PROBLEMS TO SOLVE:
[A] Repeat, word for word, the stretch of the passage on Ludger Gareau from "Imagine bringing your" through "spring of 1885.".
[B] Pick up the passage on Ludger Gareau and continue it from its last sentence.
:: TEXT PROVIDED
Imagine bringing your new bride home to begin your lives together-just to find your community a recent war zone¬-and your dream home is a pile of ashes and nails. Do you rebuild on site? Or do you find a more peaceful place to live. That’s what faced Ludger and Madeline DeLorme Gareau in the spring of 1885.
Ludger Euchere Gareau was born in 1855 at St. Jacques de La Chigant, Quebec on a family farm where he attended a boarding school in winter months, and in spring, helped harvest maple sugar from the family orchard. As Gareau grew to manhood, he moved to Winnipeg in 1878 by way of St. Paul, Minnesota. He pushed further west, shuttling Red River carts for Metis freighter Mose Ouillette between Winnipeg and the growing Metis community of Batoche, where the Carlton Trail connecting Winnipeg with Fort Edmonton crossed the South Saskatchewan River.

Ludger’s work consisted of driving oxen-pulled wagons that took merchandise from Winnipeg to sell and exchange with the First Nations and Metis for valuable furs. The freight consisted of thirty to forty sacks of flour, cases of tea, sugar, Hudson’s Bay Co. blankets, garments andtobacco. Ludger first arrived to Batoche in Aug 1878 after a 35-day trek.
::::
:: SUPPLIED ENTRIES
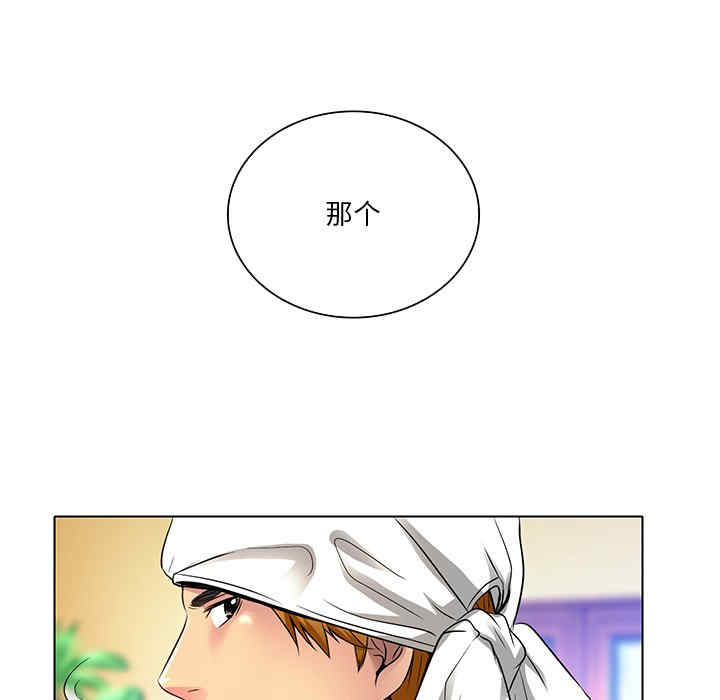 命中注定爱上你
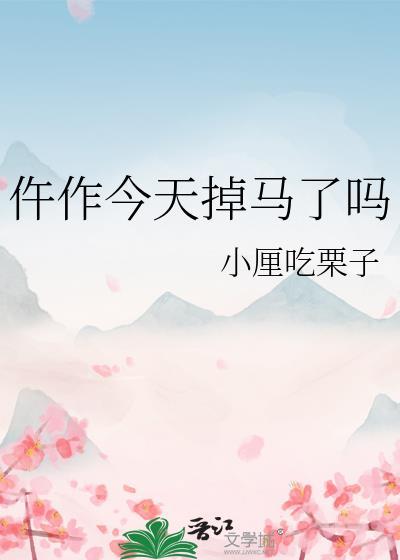 仵作今天掉马了吗txt百度资源链接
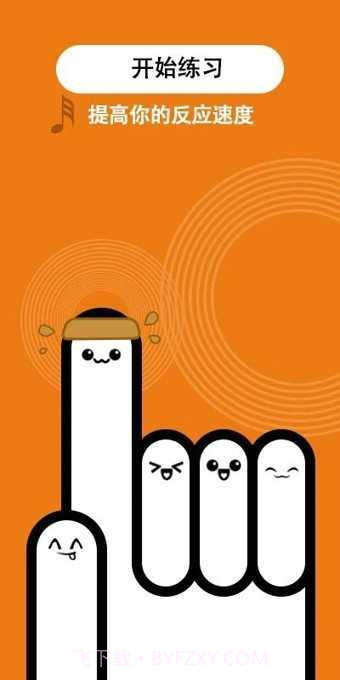 别踩白块儿经典版截图1 别踩白块儿经典版截图1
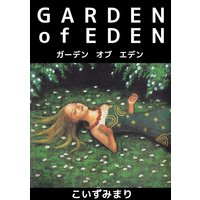 GARDEN of EDEN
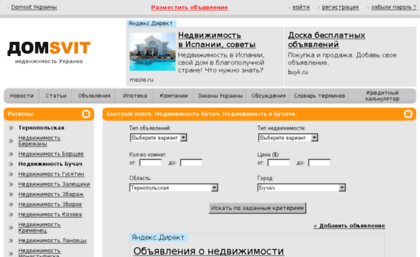 buchach.domsvit.com.ua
::::
RESULTS OF THE EXERCISE:
[A]
Imagine bringing your new bride home to begin your lives together-just to find your community a recent war zone¬-and your dream home is a pile of ashes and nails. Do you rebuild on site? Or do you find a more peaceful place to live. That’s what faced Ludger and Madeline DeLorme Gareau in the spring of 1885.

[B]
After helping to harvest crops, Gareau took to the trade of carpentry in Batoche, where he constructed stores for merchants Boisier and Champagne and other businessmen, warehouses and a home for Métis merchant Xavier Letendre. He also built the prominent St. Antoine-De-Padoue church and the rectory (that still remain at Batoche National Historic Site.)

Before the church was complete, Ludger Gareau used it to marry Madeline Delorme, Sep 16 1884, and built his home on an acre of mission property. Madeline was born in St. Boniface, Manitoba in 1868, and was sister to Marie Rose Delorme Smith. In Feb 1885, Ludger and Madeline took their honeymoon in Montreal.
Before they’d left, Ludger had become acquainted with a newcomer to Batoche-one with deep ties to Metis activism and a turbulent career: his name was Louis Riel. In their absence, the presence of Riel led to open resistance to government surveys. Open conflict began with the Battle of Duck Lake on Mar 26, 1885.

The Ludgers, still on honeymoon, were shocked to see troops being drilled in Montreal, to be sent to the West–when they’d left, all was peaceful. The Gareaus started for home, where on arriving at Winnipeg, carloads of troops were passing daily, to be deployed at various points along the CP railway.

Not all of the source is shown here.